As described above, according to the present invention, an excessive output does not occur when the output rises, failure and destruction of the amplifier and peripheral circuits can be prevented, and the output is regulated by the Radio Law. Eliminate the risk of violation.

[Brief description of drawings]

FIG. 1 is a block diagram showing a configuration of an example of an embodiment of a circuit of the present invention.

FIG. 2 is a waveform diagram of a transmission input, a control voltage, and a transmission output in the present invention.

FIG. 3 is a block diagram showing a configuration of an example of a conventional circuit.

FIG. 4 is a diagram showing a relationship between an attenuation amount of a variable attenuator and a control voltage.

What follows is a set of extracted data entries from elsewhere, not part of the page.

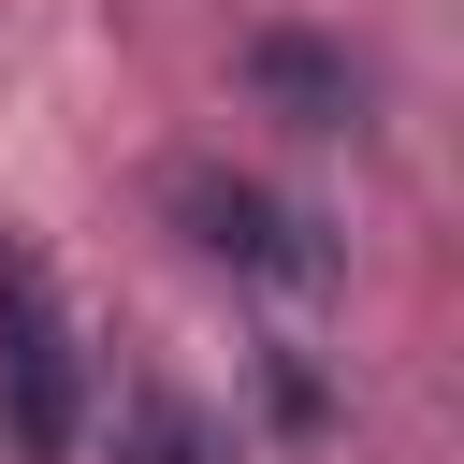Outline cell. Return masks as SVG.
<instances>
[{
    "instance_id": "obj_1",
    "label": "cell",
    "mask_w": 464,
    "mask_h": 464,
    "mask_svg": "<svg viewBox=\"0 0 464 464\" xmlns=\"http://www.w3.org/2000/svg\"><path fill=\"white\" fill-rule=\"evenodd\" d=\"M0 420L29 464L72 450V334H58V290L44 261H0Z\"/></svg>"
},
{
    "instance_id": "obj_2",
    "label": "cell",
    "mask_w": 464,
    "mask_h": 464,
    "mask_svg": "<svg viewBox=\"0 0 464 464\" xmlns=\"http://www.w3.org/2000/svg\"><path fill=\"white\" fill-rule=\"evenodd\" d=\"M174 218H188V246H203V261H232V276H276V290H304V276H319L304 218H290L276 188H246V174H174Z\"/></svg>"
},
{
    "instance_id": "obj_3",
    "label": "cell",
    "mask_w": 464,
    "mask_h": 464,
    "mask_svg": "<svg viewBox=\"0 0 464 464\" xmlns=\"http://www.w3.org/2000/svg\"><path fill=\"white\" fill-rule=\"evenodd\" d=\"M246 87H261L276 116H304V130H348V102H362V72H348L334 44H304V29H261V44H246Z\"/></svg>"
}]
</instances>
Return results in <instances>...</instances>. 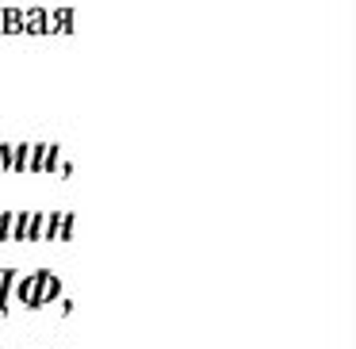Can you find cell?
Returning a JSON list of instances; mask_svg holds the SVG:
<instances>
[{
    "label": "cell",
    "mask_w": 356,
    "mask_h": 349,
    "mask_svg": "<svg viewBox=\"0 0 356 349\" xmlns=\"http://www.w3.org/2000/svg\"><path fill=\"white\" fill-rule=\"evenodd\" d=\"M16 231V211H0V242H12Z\"/></svg>",
    "instance_id": "cell-4"
},
{
    "label": "cell",
    "mask_w": 356,
    "mask_h": 349,
    "mask_svg": "<svg viewBox=\"0 0 356 349\" xmlns=\"http://www.w3.org/2000/svg\"><path fill=\"white\" fill-rule=\"evenodd\" d=\"M4 35H24V8H4Z\"/></svg>",
    "instance_id": "cell-3"
},
{
    "label": "cell",
    "mask_w": 356,
    "mask_h": 349,
    "mask_svg": "<svg viewBox=\"0 0 356 349\" xmlns=\"http://www.w3.org/2000/svg\"><path fill=\"white\" fill-rule=\"evenodd\" d=\"M12 169V142H0V173Z\"/></svg>",
    "instance_id": "cell-5"
},
{
    "label": "cell",
    "mask_w": 356,
    "mask_h": 349,
    "mask_svg": "<svg viewBox=\"0 0 356 349\" xmlns=\"http://www.w3.org/2000/svg\"><path fill=\"white\" fill-rule=\"evenodd\" d=\"M58 295H62V277H58V272H50V269H42V277H39V295H35V311L47 307V303H54Z\"/></svg>",
    "instance_id": "cell-2"
},
{
    "label": "cell",
    "mask_w": 356,
    "mask_h": 349,
    "mask_svg": "<svg viewBox=\"0 0 356 349\" xmlns=\"http://www.w3.org/2000/svg\"><path fill=\"white\" fill-rule=\"evenodd\" d=\"M0 35H4V8H0Z\"/></svg>",
    "instance_id": "cell-6"
},
{
    "label": "cell",
    "mask_w": 356,
    "mask_h": 349,
    "mask_svg": "<svg viewBox=\"0 0 356 349\" xmlns=\"http://www.w3.org/2000/svg\"><path fill=\"white\" fill-rule=\"evenodd\" d=\"M39 277H42V269H35V272H24V277H16V288H12V303H24V307H31L35 311V295H39Z\"/></svg>",
    "instance_id": "cell-1"
}]
</instances>
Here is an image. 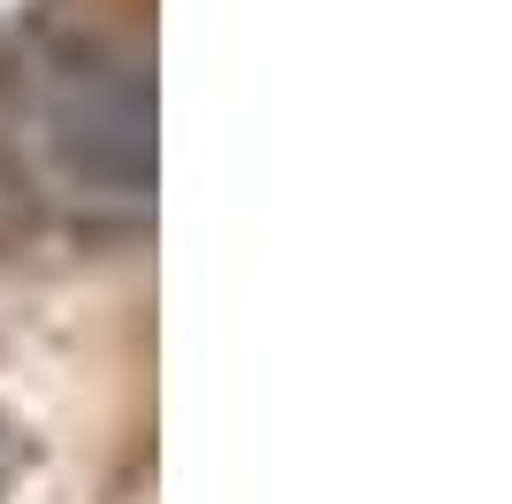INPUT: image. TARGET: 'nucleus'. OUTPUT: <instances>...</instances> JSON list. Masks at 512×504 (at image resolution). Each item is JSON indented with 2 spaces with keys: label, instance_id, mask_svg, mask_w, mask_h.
Masks as SVG:
<instances>
[{
  "label": "nucleus",
  "instance_id": "obj_1",
  "mask_svg": "<svg viewBox=\"0 0 512 504\" xmlns=\"http://www.w3.org/2000/svg\"><path fill=\"white\" fill-rule=\"evenodd\" d=\"M46 146L92 199L153 191V84L138 62H77L46 92Z\"/></svg>",
  "mask_w": 512,
  "mask_h": 504
}]
</instances>
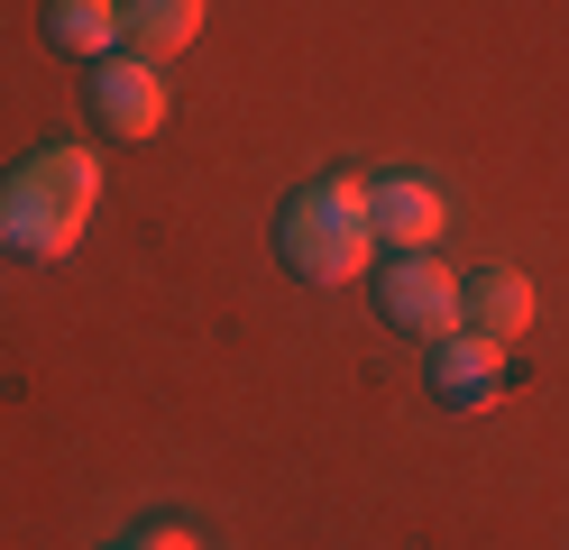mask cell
I'll return each instance as SVG.
<instances>
[{"mask_svg": "<svg viewBox=\"0 0 569 550\" xmlns=\"http://www.w3.org/2000/svg\"><path fill=\"white\" fill-rule=\"evenodd\" d=\"M138 550H193V541H184V532H166V523H157V532H138Z\"/></svg>", "mask_w": 569, "mask_h": 550, "instance_id": "10", "label": "cell"}, {"mask_svg": "<svg viewBox=\"0 0 569 550\" xmlns=\"http://www.w3.org/2000/svg\"><path fill=\"white\" fill-rule=\"evenodd\" d=\"M276 248H284V267H295L303 284H349V276H368V183L359 174H322V183H303L295 202L276 211Z\"/></svg>", "mask_w": 569, "mask_h": 550, "instance_id": "2", "label": "cell"}, {"mask_svg": "<svg viewBox=\"0 0 569 550\" xmlns=\"http://www.w3.org/2000/svg\"><path fill=\"white\" fill-rule=\"evenodd\" d=\"M368 303H377V321L386 330H405V340H450L459 330V276L441 267L432 248H396L386 267H368Z\"/></svg>", "mask_w": 569, "mask_h": 550, "instance_id": "3", "label": "cell"}, {"mask_svg": "<svg viewBox=\"0 0 569 550\" xmlns=\"http://www.w3.org/2000/svg\"><path fill=\"white\" fill-rule=\"evenodd\" d=\"M101 202V166L92 147H38V157H19L0 174V248L10 257H64L83 239V220Z\"/></svg>", "mask_w": 569, "mask_h": 550, "instance_id": "1", "label": "cell"}, {"mask_svg": "<svg viewBox=\"0 0 569 550\" xmlns=\"http://www.w3.org/2000/svg\"><path fill=\"white\" fill-rule=\"evenodd\" d=\"M83 110H92V129H111V138H157L166 129V83H157L148 56H101L83 73Z\"/></svg>", "mask_w": 569, "mask_h": 550, "instance_id": "4", "label": "cell"}, {"mask_svg": "<svg viewBox=\"0 0 569 550\" xmlns=\"http://www.w3.org/2000/svg\"><path fill=\"white\" fill-rule=\"evenodd\" d=\"M47 47L92 73L101 56H120V0H47Z\"/></svg>", "mask_w": 569, "mask_h": 550, "instance_id": "8", "label": "cell"}, {"mask_svg": "<svg viewBox=\"0 0 569 550\" xmlns=\"http://www.w3.org/2000/svg\"><path fill=\"white\" fill-rule=\"evenodd\" d=\"M441 193L422 174H377L368 183V239H396V248H432L441 239Z\"/></svg>", "mask_w": 569, "mask_h": 550, "instance_id": "7", "label": "cell"}, {"mask_svg": "<svg viewBox=\"0 0 569 550\" xmlns=\"http://www.w3.org/2000/svg\"><path fill=\"white\" fill-rule=\"evenodd\" d=\"M111 550H138V541H111Z\"/></svg>", "mask_w": 569, "mask_h": 550, "instance_id": "11", "label": "cell"}, {"mask_svg": "<svg viewBox=\"0 0 569 550\" xmlns=\"http://www.w3.org/2000/svg\"><path fill=\"white\" fill-rule=\"evenodd\" d=\"M202 28V0H120V47L138 56H184Z\"/></svg>", "mask_w": 569, "mask_h": 550, "instance_id": "9", "label": "cell"}, {"mask_svg": "<svg viewBox=\"0 0 569 550\" xmlns=\"http://www.w3.org/2000/svg\"><path fill=\"white\" fill-rule=\"evenodd\" d=\"M523 321H532V284L523 267H469L459 276V330H478V340H523Z\"/></svg>", "mask_w": 569, "mask_h": 550, "instance_id": "6", "label": "cell"}, {"mask_svg": "<svg viewBox=\"0 0 569 550\" xmlns=\"http://www.w3.org/2000/svg\"><path fill=\"white\" fill-rule=\"evenodd\" d=\"M422 386H432L441 413H487L506 394V340H478V330H450V340L422 349Z\"/></svg>", "mask_w": 569, "mask_h": 550, "instance_id": "5", "label": "cell"}]
</instances>
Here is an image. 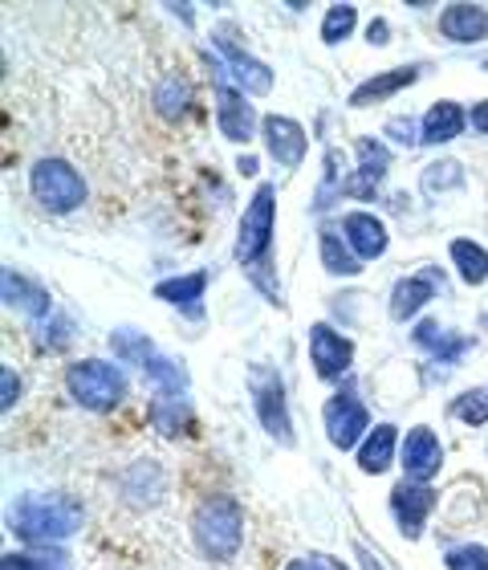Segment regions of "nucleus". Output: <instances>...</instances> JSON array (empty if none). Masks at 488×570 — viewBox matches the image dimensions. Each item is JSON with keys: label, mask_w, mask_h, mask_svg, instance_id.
<instances>
[{"label": "nucleus", "mask_w": 488, "mask_h": 570, "mask_svg": "<svg viewBox=\"0 0 488 570\" xmlns=\"http://www.w3.org/2000/svg\"><path fill=\"white\" fill-rule=\"evenodd\" d=\"M12 534L24 542H61V538L78 534L82 525V505L66 493H24L9 510Z\"/></svg>", "instance_id": "1"}, {"label": "nucleus", "mask_w": 488, "mask_h": 570, "mask_svg": "<svg viewBox=\"0 0 488 570\" xmlns=\"http://www.w3.org/2000/svg\"><path fill=\"white\" fill-rule=\"evenodd\" d=\"M191 534H196V547H200L203 559L228 562L237 559L240 542H245V510H240L237 498H203L196 505V518H191Z\"/></svg>", "instance_id": "2"}, {"label": "nucleus", "mask_w": 488, "mask_h": 570, "mask_svg": "<svg viewBox=\"0 0 488 570\" xmlns=\"http://www.w3.org/2000/svg\"><path fill=\"white\" fill-rule=\"evenodd\" d=\"M66 387H70L73 400L82 407H90V412H110V407H119L122 395H127L122 371L114 367V363H102V358L73 363V367L66 371Z\"/></svg>", "instance_id": "3"}, {"label": "nucleus", "mask_w": 488, "mask_h": 570, "mask_svg": "<svg viewBox=\"0 0 488 570\" xmlns=\"http://www.w3.org/2000/svg\"><path fill=\"white\" fill-rule=\"evenodd\" d=\"M29 188L37 204H46L49 213H73L86 200V184L66 159H37L29 171Z\"/></svg>", "instance_id": "4"}, {"label": "nucleus", "mask_w": 488, "mask_h": 570, "mask_svg": "<svg viewBox=\"0 0 488 570\" xmlns=\"http://www.w3.org/2000/svg\"><path fill=\"white\" fill-rule=\"evenodd\" d=\"M277 188L273 184H261L257 196L245 208V220H240V237H237V262L240 265H257L273 245V225H277Z\"/></svg>", "instance_id": "5"}, {"label": "nucleus", "mask_w": 488, "mask_h": 570, "mask_svg": "<svg viewBox=\"0 0 488 570\" xmlns=\"http://www.w3.org/2000/svg\"><path fill=\"white\" fill-rule=\"evenodd\" d=\"M326 436H330V444L333 449H355L358 440H367V432H370V416H367V407L358 404L355 395L350 392H338L326 404Z\"/></svg>", "instance_id": "6"}, {"label": "nucleus", "mask_w": 488, "mask_h": 570, "mask_svg": "<svg viewBox=\"0 0 488 570\" xmlns=\"http://www.w3.org/2000/svg\"><path fill=\"white\" fill-rule=\"evenodd\" d=\"M216 122H220V131H225L228 142H249L252 131H257V115H252L249 98H245V90H237V86L225 82V70L216 66Z\"/></svg>", "instance_id": "7"}, {"label": "nucleus", "mask_w": 488, "mask_h": 570, "mask_svg": "<svg viewBox=\"0 0 488 570\" xmlns=\"http://www.w3.org/2000/svg\"><path fill=\"white\" fill-rule=\"evenodd\" d=\"M252 395H257V416H261L265 432L281 444H293V424L286 412V387L269 371H252Z\"/></svg>", "instance_id": "8"}, {"label": "nucleus", "mask_w": 488, "mask_h": 570, "mask_svg": "<svg viewBox=\"0 0 488 570\" xmlns=\"http://www.w3.org/2000/svg\"><path fill=\"white\" fill-rule=\"evenodd\" d=\"M444 464V444L431 428H411L404 440V481L428 485L431 476L440 473Z\"/></svg>", "instance_id": "9"}, {"label": "nucleus", "mask_w": 488, "mask_h": 570, "mask_svg": "<svg viewBox=\"0 0 488 570\" xmlns=\"http://www.w3.org/2000/svg\"><path fill=\"white\" fill-rule=\"evenodd\" d=\"M436 510V493L428 485H416V481H399L391 489V513L399 530L407 538H419L424 534V522H428V513Z\"/></svg>", "instance_id": "10"}, {"label": "nucleus", "mask_w": 488, "mask_h": 570, "mask_svg": "<svg viewBox=\"0 0 488 570\" xmlns=\"http://www.w3.org/2000/svg\"><path fill=\"white\" fill-rule=\"evenodd\" d=\"M310 358L322 380H342L350 371V358H355V346L346 343L342 334H333L326 322L310 326Z\"/></svg>", "instance_id": "11"}, {"label": "nucleus", "mask_w": 488, "mask_h": 570, "mask_svg": "<svg viewBox=\"0 0 488 570\" xmlns=\"http://www.w3.org/2000/svg\"><path fill=\"white\" fill-rule=\"evenodd\" d=\"M261 135L277 164L301 167V159H306V131H301L298 122L286 119V115H269V119L261 122Z\"/></svg>", "instance_id": "12"}, {"label": "nucleus", "mask_w": 488, "mask_h": 570, "mask_svg": "<svg viewBox=\"0 0 488 570\" xmlns=\"http://www.w3.org/2000/svg\"><path fill=\"white\" fill-rule=\"evenodd\" d=\"M216 46H220V53L228 58V66H232L245 95H269V90H273V70H269L265 61L249 58L245 49H237V41H228V29L216 33Z\"/></svg>", "instance_id": "13"}, {"label": "nucleus", "mask_w": 488, "mask_h": 570, "mask_svg": "<svg viewBox=\"0 0 488 570\" xmlns=\"http://www.w3.org/2000/svg\"><path fill=\"white\" fill-rule=\"evenodd\" d=\"M387 164H391L387 147L375 139H362L358 142V171H355V179H346L342 191L346 196H358V200H370L375 188H379V179L387 176Z\"/></svg>", "instance_id": "14"}, {"label": "nucleus", "mask_w": 488, "mask_h": 570, "mask_svg": "<svg viewBox=\"0 0 488 570\" xmlns=\"http://www.w3.org/2000/svg\"><path fill=\"white\" fill-rule=\"evenodd\" d=\"M342 233H346V245L355 249L358 262H375L387 253V228L382 220H375L370 213H350L342 220Z\"/></svg>", "instance_id": "15"}, {"label": "nucleus", "mask_w": 488, "mask_h": 570, "mask_svg": "<svg viewBox=\"0 0 488 570\" xmlns=\"http://www.w3.org/2000/svg\"><path fill=\"white\" fill-rule=\"evenodd\" d=\"M440 33L448 41H460V46L480 41V37H488V9H480V4H452L440 17Z\"/></svg>", "instance_id": "16"}, {"label": "nucleus", "mask_w": 488, "mask_h": 570, "mask_svg": "<svg viewBox=\"0 0 488 570\" xmlns=\"http://www.w3.org/2000/svg\"><path fill=\"white\" fill-rule=\"evenodd\" d=\"M431 297H436V277H431V274L404 277V282L395 285V294H391V318L395 322L416 318V314L428 306Z\"/></svg>", "instance_id": "17"}, {"label": "nucleus", "mask_w": 488, "mask_h": 570, "mask_svg": "<svg viewBox=\"0 0 488 570\" xmlns=\"http://www.w3.org/2000/svg\"><path fill=\"white\" fill-rule=\"evenodd\" d=\"M0 285H4V302L24 309V314H33V318H46L49 309H53L46 289H41L37 282H29V277H21L17 269H4V274H0Z\"/></svg>", "instance_id": "18"}, {"label": "nucleus", "mask_w": 488, "mask_h": 570, "mask_svg": "<svg viewBox=\"0 0 488 570\" xmlns=\"http://www.w3.org/2000/svg\"><path fill=\"white\" fill-rule=\"evenodd\" d=\"M395 444H399V432H395L391 424H375L367 432V440L358 444V469H362V473H382V469H391Z\"/></svg>", "instance_id": "19"}, {"label": "nucleus", "mask_w": 488, "mask_h": 570, "mask_svg": "<svg viewBox=\"0 0 488 570\" xmlns=\"http://www.w3.org/2000/svg\"><path fill=\"white\" fill-rule=\"evenodd\" d=\"M465 110L456 107V102H436V107L424 115V127H419V142H431V147H440V142H452L456 135L465 131Z\"/></svg>", "instance_id": "20"}, {"label": "nucleus", "mask_w": 488, "mask_h": 570, "mask_svg": "<svg viewBox=\"0 0 488 570\" xmlns=\"http://www.w3.org/2000/svg\"><path fill=\"white\" fill-rule=\"evenodd\" d=\"M203 289H208V269H196V274H188V277H167V282H159L156 297H163L171 306L191 309V314H200Z\"/></svg>", "instance_id": "21"}, {"label": "nucleus", "mask_w": 488, "mask_h": 570, "mask_svg": "<svg viewBox=\"0 0 488 570\" xmlns=\"http://www.w3.org/2000/svg\"><path fill=\"white\" fill-rule=\"evenodd\" d=\"M419 78V66H404V70H387L379 73V78H370V82H362L350 95V107H370V102H382V98H391L395 90H404V86H411Z\"/></svg>", "instance_id": "22"}, {"label": "nucleus", "mask_w": 488, "mask_h": 570, "mask_svg": "<svg viewBox=\"0 0 488 570\" xmlns=\"http://www.w3.org/2000/svg\"><path fill=\"white\" fill-rule=\"evenodd\" d=\"M151 424H156L163 436H183V428L191 424L188 400H179V395H159L156 404H151Z\"/></svg>", "instance_id": "23"}, {"label": "nucleus", "mask_w": 488, "mask_h": 570, "mask_svg": "<svg viewBox=\"0 0 488 570\" xmlns=\"http://www.w3.org/2000/svg\"><path fill=\"white\" fill-rule=\"evenodd\" d=\"M452 262L460 269L468 285H485L488 282V253L480 249L477 240H452Z\"/></svg>", "instance_id": "24"}, {"label": "nucleus", "mask_w": 488, "mask_h": 570, "mask_svg": "<svg viewBox=\"0 0 488 570\" xmlns=\"http://www.w3.org/2000/svg\"><path fill=\"white\" fill-rule=\"evenodd\" d=\"M110 351L122 358V363H135V367H147V358L156 355V343L139 331H114L110 334Z\"/></svg>", "instance_id": "25"}, {"label": "nucleus", "mask_w": 488, "mask_h": 570, "mask_svg": "<svg viewBox=\"0 0 488 570\" xmlns=\"http://www.w3.org/2000/svg\"><path fill=\"white\" fill-rule=\"evenodd\" d=\"M322 265L338 277H355L358 274V257L350 253V245H346L338 233H330V228L322 233Z\"/></svg>", "instance_id": "26"}, {"label": "nucleus", "mask_w": 488, "mask_h": 570, "mask_svg": "<svg viewBox=\"0 0 488 570\" xmlns=\"http://www.w3.org/2000/svg\"><path fill=\"white\" fill-rule=\"evenodd\" d=\"M188 102H191V90H188V82H183L179 73H171V78H163V82H159L156 107H159V115H163V119H179V115L188 110Z\"/></svg>", "instance_id": "27"}, {"label": "nucleus", "mask_w": 488, "mask_h": 570, "mask_svg": "<svg viewBox=\"0 0 488 570\" xmlns=\"http://www.w3.org/2000/svg\"><path fill=\"white\" fill-rule=\"evenodd\" d=\"M416 343L419 346H431L436 355L444 358V363H452V358H460L468 351V338H448V334L436 326V322H419L416 331Z\"/></svg>", "instance_id": "28"}, {"label": "nucleus", "mask_w": 488, "mask_h": 570, "mask_svg": "<svg viewBox=\"0 0 488 570\" xmlns=\"http://www.w3.org/2000/svg\"><path fill=\"white\" fill-rule=\"evenodd\" d=\"M355 21H358L355 4H330V12H326V21H322V41L326 46L346 41V37L355 33Z\"/></svg>", "instance_id": "29"}, {"label": "nucleus", "mask_w": 488, "mask_h": 570, "mask_svg": "<svg viewBox=\"0 0 488 570\" xmlns=\"http://www.w3.org/2000/svg\"><path fill=\"white\" fill-rule=\"evenodd\" d=\"M456 184H465V171H460V164H452V159L431 164L428 171H424V191H428V196H436V191H444V188H456Z\"/></svg>", "instance_id": "30"}, {"label": "nucleus", "mask_w": 488, "mask_h": 570, "mask_svg": "<svg viewBox=\"0 0 488 570\" xmlns=\"http://www.w3.org/2000/svg\"><path fill=\"white\" fill-rule=\"evenodd\" d=\"M452 416L465 420V424H472V428L488 424V395L485 392H465L452 404Z\"/></svg>", "instance_id": "31"}, {"label": "nucleus", "mask_w": 488, "mask_h": 570, "mask_svg": "<svg viewBox=\"0 0 488 570\" xmlns=\"http://www.w3.org/2000/svg\"><path fill=\"white\" fill-rule=\"evenodd\" d=\"M66 554H4L0 570H66Z\"/></svg>", "instance_id": "32"}, {"label": "nucleus", "mask_w": 488, "mask_h": 570, "mask_svg": "<svg viewBox=\"0 0 488 570\" xmlns=\"http://www.w3.org/2000/svg\"><path fill=\"white\" fill-rule=\"evenodd\" d=\"M448 570H488V550L477 542H465V547H452L444 554Z\"/></svg>", "instance_id": "33"}, {"label": "nucleus", "mask_w": 488, "mask_h": 570, "mask_svg": "<svg viewBox=\"0 0 488 570\" xmlns=\"http://www.w3.org/2000/svg\"><path fill=\"white\" fill-rule=\"evenodd\" d=\"M0 387H4V400H0V407H4V412H9V407L17 404V392H21V383H17V375H12L9 367L0 371Z\"/></svg>", "instance_id": "34"}, {"label": "nucleus", "mask_w": 488, "mask_h": 570, "mask_svg": "<svg viewBox=\"0 0 488 570\" xmlns=\"http://www.w3.org/2000/svg\"><path fill=\"white\" fill-rule=\"evenodd\" d=\"M387 135H399V142H419L416 139V122L411 119H395V122H387Z\"/></svg>", "instance_id": "35"}, {"label": "nucleus", "mask_w": 488, "mask_h": 570, "mask_svg": "<svg viewBox=\"0 0 488 570\" xmlns=\"http://www.w3.org/2000/svg\"><path fill=\"white\" fill-rule=\"evenodd\" d=\"M286 570H342V567L330 559H298V562H289Z\"/></svg>", "instance_id": "36"}, {"label": "nucleus", "mask_w": 488, "mask_h": 570, "mask_svg": "<svg viewBox=\"0 0 488 570\" xmlns=\"http://www.w3.org/2000/svg\"><path fill=\"white\" fill-rule=\"evenodd\" d=\"M472 127H477L480 135H488V102H480V107H472Z\"/></svg>", "instance_id": "37"}, {"label": "nucleus", "mask_w": 488, "mask_h": 570, "mask_svg": "<svg viewBox=\"0 0 488 570\" xmlns=\"http://www.w3.org/2000/svg\"><path fill=\"white\" fill-rule=\"evenodd\" d=\"M367 37H370V46H387V21H375V24H370Z\"/></svg>", "instance_id": "38"}, {"label": "nucleus", "mask_w": 488, "mask_h": 570, "mask_svg": "<svg viewBox=\"0 0 488 570\" xmlns=\"http://www.w3.org/2000/svg\"><path fill=\"white\" fill-rule=\"evenodd\" d=\"M358 559L367 562V570H382L379 562H375V559H370V554H367V547H358Z\"/></svg>", "instance_id": "39"}]
</instances>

FIG. 5 is a waveform diagram of a conventional transmission input, control voltage, and transmission output.

[Explanation of symbols]

 1 variable attenuator 2 amplifier 3 amplifier 4 LPF 7 detector 10 DC amplifier 11 comparator 12 resistance 13 resistance 14 resistance 15 switch circuit 16 resistance 17 resistance 18 capacitor a transmission input b transmission output c control voltage d detection output e predetermined voltage f Reference voltage g switching signal

Claims (3)

[Claims] 1. A predetermined voltage is applied to an automatic level control circuit when there is no output, the output is detected when the output is generated, and the predetermined voltage compensates until the automatic level control voltage is generated. Output automatic level control circuit. 2. A predetermined voltage generating circuit that uses a predetermined voltage as a control voltage when there is no output, a detector that detects the output when the output is generated, and the detected output and the reference voltage are compared, and the detected output is the reference voltage. An output automatic level control circuit comprising a comparator which outputs a switching signal when the voltage becomes larger, and a switch circuit which switches the predetermined voltage and the detection output by a switching signal. 3. The automatic output level control circuit according to claim 2, further comprising a time constant circuit which makes the output waveform when the control voltage is switched from the predetermined voltage to the detection output to make the output waveform gentle.